MATERIAL SUPPLIED Block Start

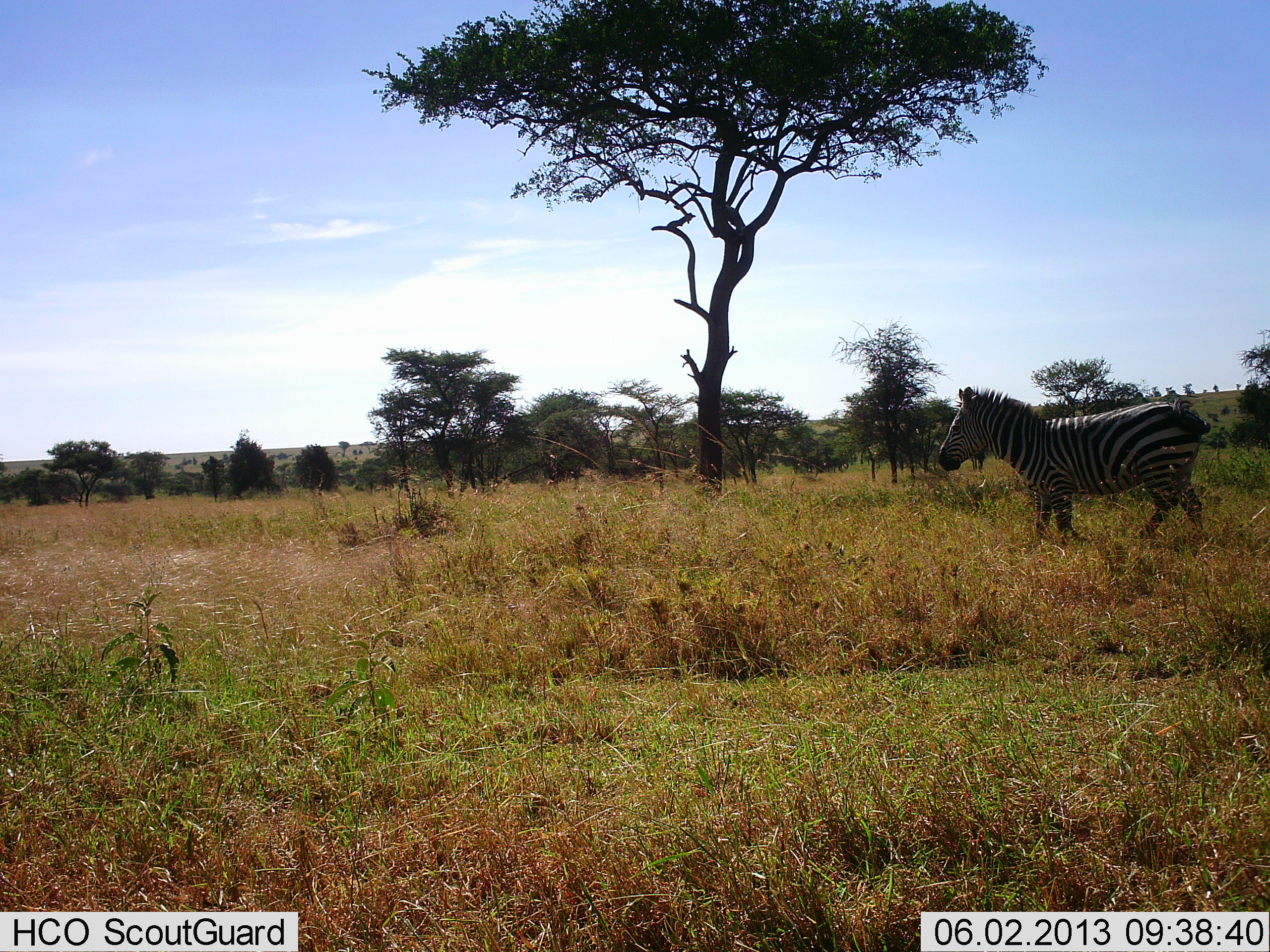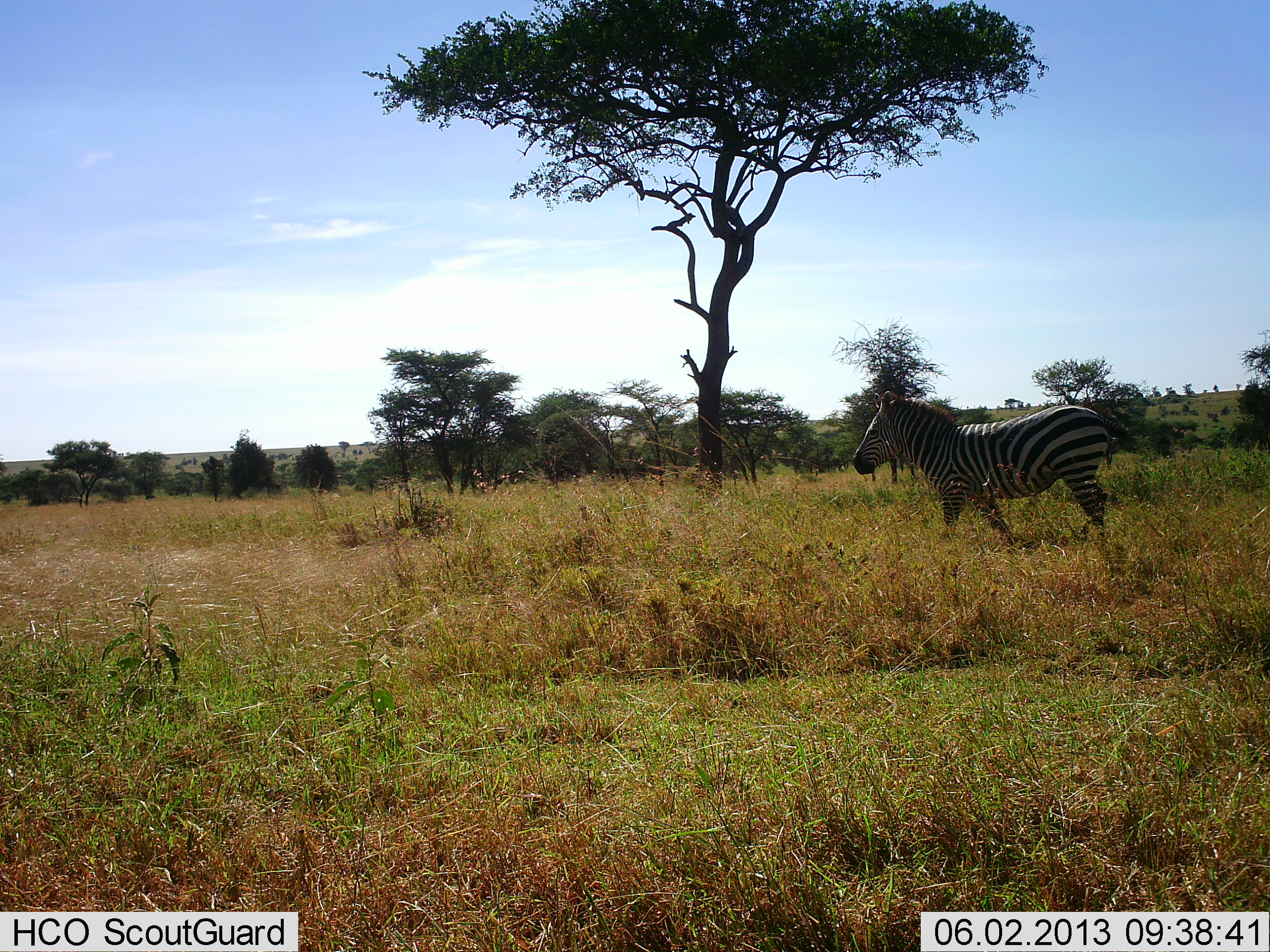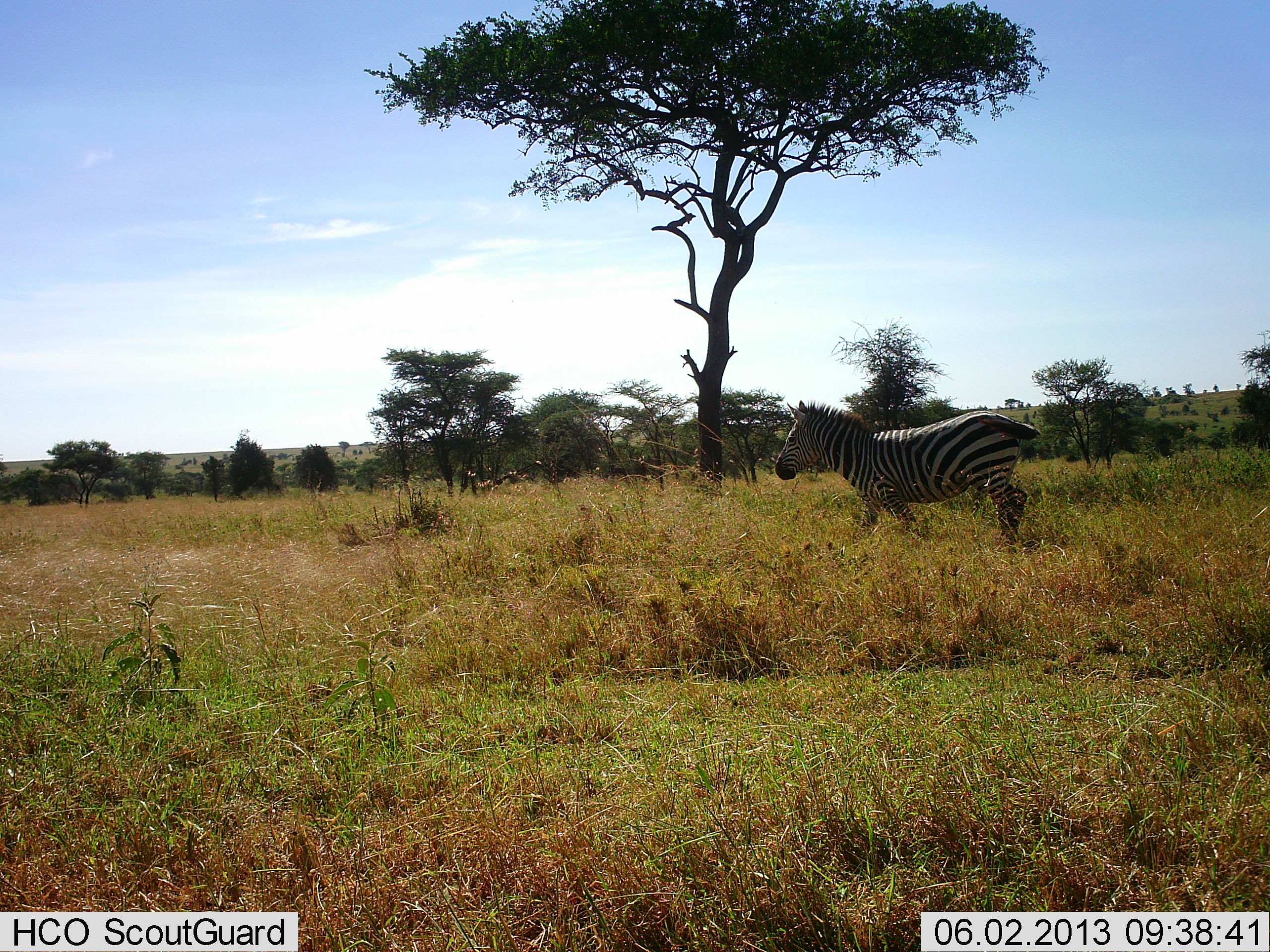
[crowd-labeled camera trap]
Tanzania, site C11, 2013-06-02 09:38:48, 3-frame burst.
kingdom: Animalia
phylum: Chordata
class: Mammalia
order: Perissodactyla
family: Equidae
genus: Equus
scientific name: Equus quagga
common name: plains zebra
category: zebra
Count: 1.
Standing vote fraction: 0%.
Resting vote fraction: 0%.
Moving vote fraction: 100%.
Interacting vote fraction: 0%.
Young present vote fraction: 0%.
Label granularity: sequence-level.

MATERIAL SUPPLIED Block End

**INSTRUCTIONS FOR THE TASK**. Tail of the listing, starting at the line with "scientific name: Equus quagga" and ending at the last line: output it exactly and add nothing.

**ANSWER TO THE EXERCISE**.
scientific name: Equus quagga
common name: plains zebra
category: zebra
Count: 1.
Standing vote fraction: 0%.
Resting vote fraction: 0%.
Moving vote fraction: 100%.
Interacting vote fraction: 0%.
Young present vote fraction: 0%.
Label granularity: sequence-level.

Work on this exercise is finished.